Dans son rapport de décembre 2012 sur la performance du système de santé mentale au Québec, le Commissaire à la santé du Québec fait les constats suivants (CSBE Commissaire à la santé et au bien-être du Québec, 2012). La stigmatisation des patients dans le système est toujours présente ; il y a isolement des médecins de famille des autres secteurs sociaux et de santé impliqués en santé mentale ; il y a un accès non équitable aux interventions fondées sur des données probantes, la psychothérapie en particulier ; de nombreux obstacles d’accessibilité aux services pour eux-mêmes et leurs proches sont signalés par les familles ; une fragmentation des services ; on constate une application inégale et inachevée du Plan d’action 2005-2010 dans les différentes régions du Québec ; enfin, il y a un manque d’indicateurs pour témoigner de la performance du système de santé mentale. Parmi les recommandations du Commissaire, on notera l’accès équitable à la psychothérapie, citant le modèle de l’Australie (voir aussi INESSS, 2015a, 2015b ; Kisely & Lesage, 2014). Cependant, le Commissaire ne recommandera pas, comme la Commission canadienne de la santé mentale en mai 2012, dans sa stratégie en matière de santé mentale pour le Canada, un accroissement du budget relatif de la santé consacré à la santé mentale (Commission canadienne de la santé mentale, 2012). Une conférence de consensus commandée par le gouvernement albertain faisait la même recommandation (Lesage & Bland, 2014).

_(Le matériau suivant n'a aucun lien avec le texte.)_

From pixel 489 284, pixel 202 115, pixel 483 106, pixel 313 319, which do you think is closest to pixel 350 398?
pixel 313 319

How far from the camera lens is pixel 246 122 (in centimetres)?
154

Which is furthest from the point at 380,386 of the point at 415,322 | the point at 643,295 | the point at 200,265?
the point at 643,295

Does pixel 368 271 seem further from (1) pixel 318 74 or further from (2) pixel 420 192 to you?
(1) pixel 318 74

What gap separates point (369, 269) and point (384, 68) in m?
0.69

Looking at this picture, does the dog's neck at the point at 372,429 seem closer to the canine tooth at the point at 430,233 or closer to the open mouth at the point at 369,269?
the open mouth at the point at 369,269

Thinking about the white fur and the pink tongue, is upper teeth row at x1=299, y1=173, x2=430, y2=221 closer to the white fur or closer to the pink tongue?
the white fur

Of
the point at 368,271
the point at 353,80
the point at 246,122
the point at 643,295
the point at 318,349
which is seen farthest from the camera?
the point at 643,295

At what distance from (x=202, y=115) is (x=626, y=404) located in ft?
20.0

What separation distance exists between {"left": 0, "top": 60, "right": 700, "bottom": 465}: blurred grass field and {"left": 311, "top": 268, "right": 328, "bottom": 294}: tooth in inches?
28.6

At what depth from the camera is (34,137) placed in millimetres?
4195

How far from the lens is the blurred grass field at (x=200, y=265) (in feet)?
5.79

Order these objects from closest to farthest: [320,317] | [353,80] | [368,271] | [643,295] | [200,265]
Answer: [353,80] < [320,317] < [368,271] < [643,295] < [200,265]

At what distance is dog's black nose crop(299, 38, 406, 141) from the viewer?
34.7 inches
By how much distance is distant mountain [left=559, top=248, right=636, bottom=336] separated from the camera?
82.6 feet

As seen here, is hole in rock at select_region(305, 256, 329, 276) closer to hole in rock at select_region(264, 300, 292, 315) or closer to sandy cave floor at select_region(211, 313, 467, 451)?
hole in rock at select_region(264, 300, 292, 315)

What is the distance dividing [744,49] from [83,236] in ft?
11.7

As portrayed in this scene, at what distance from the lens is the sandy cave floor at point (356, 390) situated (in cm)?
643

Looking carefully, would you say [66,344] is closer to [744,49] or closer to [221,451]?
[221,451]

Au-delà de 2015 – retour vers une psychiatrie communautaire de secteur ?
La loi no 10 imposée au début 2015 par un grand représentant du secteur médical et spécialisé, Dr Gaétan Barrette, marque la fin de l’influence politique du secteur institutionnel et hospitalier, par l’abolition de leur conseil d’administration, de leurs représentants qu’était l’Association des hôpitaux du Québec, ou son successeur de l’Association québécoise des établissements de santé et de services sociaux (AQESSS), mais aussi l’abolition des CLSC et du modèle des CLSC. La loi no 10 recrée seulement deux lignes en santé : la première ligne est représentée par les GMF (et autres groupes de médecine de famille) gouvernée et menée par des médecins de famille auxquels s’adjoindrait du personnel infirmier et possiblement un peu de personnel de service social. Par ailleurs une deuxième ligne, une ligne spécialisée en santé sous la gouvernance des quelques 27 centres intégrés de santé et de services sociaux (CISSS-CIUSSS), qui va regrouper ensemble le personnel des anciens établissements tant hospitaliers, que des CLSC ou des CSSS sur l’ensemble du territoire du Québec. Chaque CISSS aura un programme santé mentale, avec toutes ces ressources, avec un budget clairement identifiable.

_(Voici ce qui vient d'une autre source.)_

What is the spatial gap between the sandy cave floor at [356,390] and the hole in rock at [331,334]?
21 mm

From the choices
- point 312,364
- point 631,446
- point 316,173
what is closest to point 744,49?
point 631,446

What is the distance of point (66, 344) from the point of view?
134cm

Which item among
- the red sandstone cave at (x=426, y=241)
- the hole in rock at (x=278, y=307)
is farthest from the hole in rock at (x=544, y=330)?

Il n’est pas surprenant qu’au moment d’écrire ces lignes il soit impossible pour la Direction de la santé mentale de produire dans la dernière année de ces transformations un nouveau plan d’action en santé mentale. Si par exemple ce dernier avait plutôt reconduit un plan d’action prévoyant une poursuite du rôle pour les équipes de base en santé mentale basé sur les CLSC, le plan d’action se serait retrouvé caduc suite à la loi no 10 qui reconfigure la vision et simplifie le nombre de lignes en santé, mais aussi en santé mentale. La loi no 10 force aussi l’intégration de l’ensemble des ressources et des installations consacrées à la santé mentale à l’intérieur d’un même programme de santé mentale pour tout le CISSS/CIUSSS. Ainsi, il y aura d’une part cohabitation du secteur des ressources résidentielles, des équipes de base en CLSC, des équipes de suivi d’intensité variable, souvent dominées par les intervenants psychosociaux, et d’autre part les services hospitaliers, les services ambulatoires spécialisés, les équipes de suivi intensif en équipe, où oeuvraient entre autres les médecins-psychiatres.

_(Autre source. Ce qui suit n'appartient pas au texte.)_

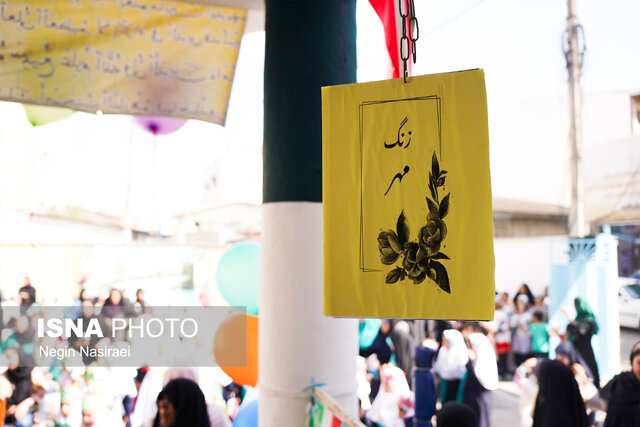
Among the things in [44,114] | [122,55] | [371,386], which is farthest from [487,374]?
[44,114]

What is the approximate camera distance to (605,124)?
11852mm

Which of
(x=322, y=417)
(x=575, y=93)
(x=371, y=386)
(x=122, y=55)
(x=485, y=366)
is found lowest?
(x=371, y=386)

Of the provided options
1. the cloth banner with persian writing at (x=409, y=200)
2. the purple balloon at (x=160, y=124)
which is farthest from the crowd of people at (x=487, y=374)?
the purple balloon at (x=160, y=124)

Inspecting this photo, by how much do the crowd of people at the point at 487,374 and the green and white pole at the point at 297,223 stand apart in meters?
1.19

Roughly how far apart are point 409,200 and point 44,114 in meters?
2.93

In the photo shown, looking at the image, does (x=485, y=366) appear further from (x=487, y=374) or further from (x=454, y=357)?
(x=454, y=357)

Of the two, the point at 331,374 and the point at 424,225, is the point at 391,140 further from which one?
the point at 331,374

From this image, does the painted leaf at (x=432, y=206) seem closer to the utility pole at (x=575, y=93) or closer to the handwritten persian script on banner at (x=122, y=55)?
the handwritten persian script on banner at (x=122, y=55)

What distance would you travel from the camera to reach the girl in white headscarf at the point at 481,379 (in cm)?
463

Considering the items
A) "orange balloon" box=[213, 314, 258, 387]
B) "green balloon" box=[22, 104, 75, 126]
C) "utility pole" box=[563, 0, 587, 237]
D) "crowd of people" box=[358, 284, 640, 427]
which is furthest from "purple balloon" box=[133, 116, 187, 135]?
"utility pole" box=[563, 0, 587, 237]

Une telle reconfiguration facilitera-t-elle un déplacement des ressources financières vers des programmes regroupés de santé mentale, lesquels au fil des dernières décennies, comme signalé plus haut, ont représenté une portion relative de plus en plus insuffisante avec les conséquences que nous avons notées dans la première partie sur les déficits systémiques ? Permettra-t-elle mieux le déploiement des services de soins à domicile que représentent les équipes de suivi intensif en équipe ou de suivi d’intensité variable en santé mentale ?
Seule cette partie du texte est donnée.